I still haven't been able to lucid on a regular basis but I love to daydream. Maybe this is the push I need to get over that hump. Thanks and great tutorial.

----------


## Xanous

This thread is kind of old but someone linked it....





> This technique should be used as you're falling asleep or with a WBTB. Just keep on daydreaming as you fall asleep. You can daydream about anything you want, but it is best to daydream about experiencing a lucid dream. Try not to let your mind become too absorbed by the daydream. You want to remind yourself every 10 seconds or so that you are dreaming. You want to be constantly aware that you're dreaming so that you will be aware and lucid in the real dream. Eventually you will drift off to sleep and into a real dream. Your dream will likely have some of the elements of your daydream and you will hopefully become lucid.

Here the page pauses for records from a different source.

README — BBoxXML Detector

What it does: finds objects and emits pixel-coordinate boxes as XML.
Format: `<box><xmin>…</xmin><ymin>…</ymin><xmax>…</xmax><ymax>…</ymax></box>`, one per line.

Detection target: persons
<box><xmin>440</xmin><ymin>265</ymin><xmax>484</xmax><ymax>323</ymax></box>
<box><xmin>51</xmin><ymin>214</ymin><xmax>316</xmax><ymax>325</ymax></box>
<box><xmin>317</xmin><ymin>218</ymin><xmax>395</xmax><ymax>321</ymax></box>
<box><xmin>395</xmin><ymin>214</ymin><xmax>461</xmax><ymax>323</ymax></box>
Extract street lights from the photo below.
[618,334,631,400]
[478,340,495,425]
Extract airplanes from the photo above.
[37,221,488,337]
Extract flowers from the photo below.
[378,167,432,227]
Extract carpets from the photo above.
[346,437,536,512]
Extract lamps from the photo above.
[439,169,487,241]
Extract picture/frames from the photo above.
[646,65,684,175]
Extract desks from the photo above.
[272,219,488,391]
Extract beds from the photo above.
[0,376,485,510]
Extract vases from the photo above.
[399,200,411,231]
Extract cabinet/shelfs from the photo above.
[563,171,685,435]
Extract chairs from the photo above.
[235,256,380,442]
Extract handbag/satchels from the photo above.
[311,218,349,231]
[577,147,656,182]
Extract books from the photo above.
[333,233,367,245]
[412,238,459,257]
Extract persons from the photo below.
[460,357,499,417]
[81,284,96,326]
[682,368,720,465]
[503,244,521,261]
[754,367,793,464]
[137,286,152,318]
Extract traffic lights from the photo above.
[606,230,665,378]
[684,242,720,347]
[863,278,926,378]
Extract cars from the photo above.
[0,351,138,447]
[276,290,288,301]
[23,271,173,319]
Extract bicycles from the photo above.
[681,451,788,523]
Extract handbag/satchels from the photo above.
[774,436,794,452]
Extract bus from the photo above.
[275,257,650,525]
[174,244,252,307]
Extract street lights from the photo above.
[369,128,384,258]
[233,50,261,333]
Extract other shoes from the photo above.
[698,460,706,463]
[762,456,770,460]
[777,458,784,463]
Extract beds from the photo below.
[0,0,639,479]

This is one of the ways I have WILDs when HI is coming on strong. The only difference is I don't go as far as you in controlling it. I just barely interact with it until it becomes a full dream. It's a good post though.

----------


## TheModernNinja

> Here's the Lucidipedia version in case you're interested Lucid daydreaming technique
> 
> I got the tetris effect the first time I played call of duty



I got it playing chess....am I nerdy or what? 


TMN

----------


## bluremi

Sounds like this technique didn't work for anyone because it has had no replies.

----------


## Phased

Nice! This might be good for me in the future as I day dream a lot!

----------


## Bobblehat

> Sounds like this technique didn't work for anyone because it has had no replies.

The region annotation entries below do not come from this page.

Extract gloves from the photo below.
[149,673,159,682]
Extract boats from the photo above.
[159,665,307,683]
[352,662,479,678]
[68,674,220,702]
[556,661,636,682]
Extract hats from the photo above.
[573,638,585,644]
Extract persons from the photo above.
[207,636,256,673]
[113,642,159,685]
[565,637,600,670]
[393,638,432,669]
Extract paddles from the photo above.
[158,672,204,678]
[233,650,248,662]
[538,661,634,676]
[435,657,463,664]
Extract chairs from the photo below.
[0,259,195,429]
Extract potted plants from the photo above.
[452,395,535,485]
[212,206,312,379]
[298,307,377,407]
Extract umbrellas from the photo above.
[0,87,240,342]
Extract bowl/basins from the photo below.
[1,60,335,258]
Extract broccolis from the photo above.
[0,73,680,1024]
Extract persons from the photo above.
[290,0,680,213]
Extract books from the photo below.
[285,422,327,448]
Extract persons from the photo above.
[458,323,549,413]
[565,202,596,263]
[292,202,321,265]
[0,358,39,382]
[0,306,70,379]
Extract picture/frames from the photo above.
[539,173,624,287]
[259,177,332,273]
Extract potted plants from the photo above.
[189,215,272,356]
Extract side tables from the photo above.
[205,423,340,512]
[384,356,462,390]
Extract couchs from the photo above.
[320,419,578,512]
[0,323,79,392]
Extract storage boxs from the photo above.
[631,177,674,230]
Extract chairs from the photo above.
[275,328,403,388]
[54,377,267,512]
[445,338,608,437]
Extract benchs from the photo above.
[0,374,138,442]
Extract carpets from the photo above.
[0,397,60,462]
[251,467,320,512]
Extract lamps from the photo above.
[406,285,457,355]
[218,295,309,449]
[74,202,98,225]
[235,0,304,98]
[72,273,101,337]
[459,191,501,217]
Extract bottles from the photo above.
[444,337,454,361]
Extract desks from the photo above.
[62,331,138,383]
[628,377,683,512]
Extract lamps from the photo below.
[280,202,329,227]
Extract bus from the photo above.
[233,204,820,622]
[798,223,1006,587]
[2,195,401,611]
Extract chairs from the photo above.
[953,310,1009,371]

I think that _anything_ that makes you think about LDing and dreams should have some degree of success - however small. The key is to find out which techniques have a better strike rate than others.

----------


## azoller1

Great info, will boost my LD chance hopefully

----------


## Tory95

this is a realy good techniq man every single dream i have is about what i daydreamed most about every day like legit every dream will be about what i thought about during the day

----------


## Ginsan

I often get so caught up in daydreaming and fantasizing a dream that I it keeps me from falling asleep ::lol::

----------


## AstralMango

This is great! I'm a visual person so this could be my type of thing. Might try it out soon when I have a good night to work on.

----------


## spd

Great technique! My LD game has a real emphasis on MILD and I love this technique. I had a lucid dream recently where I had one dda session during the day and in my wbtb and one of the things I wanted to do was go in space. I had a WILD that night so the ld wasn't caused by dda but the dream did however start in space! 

Now I'm using this technique to help me find my dream guide and do one of the totm

----------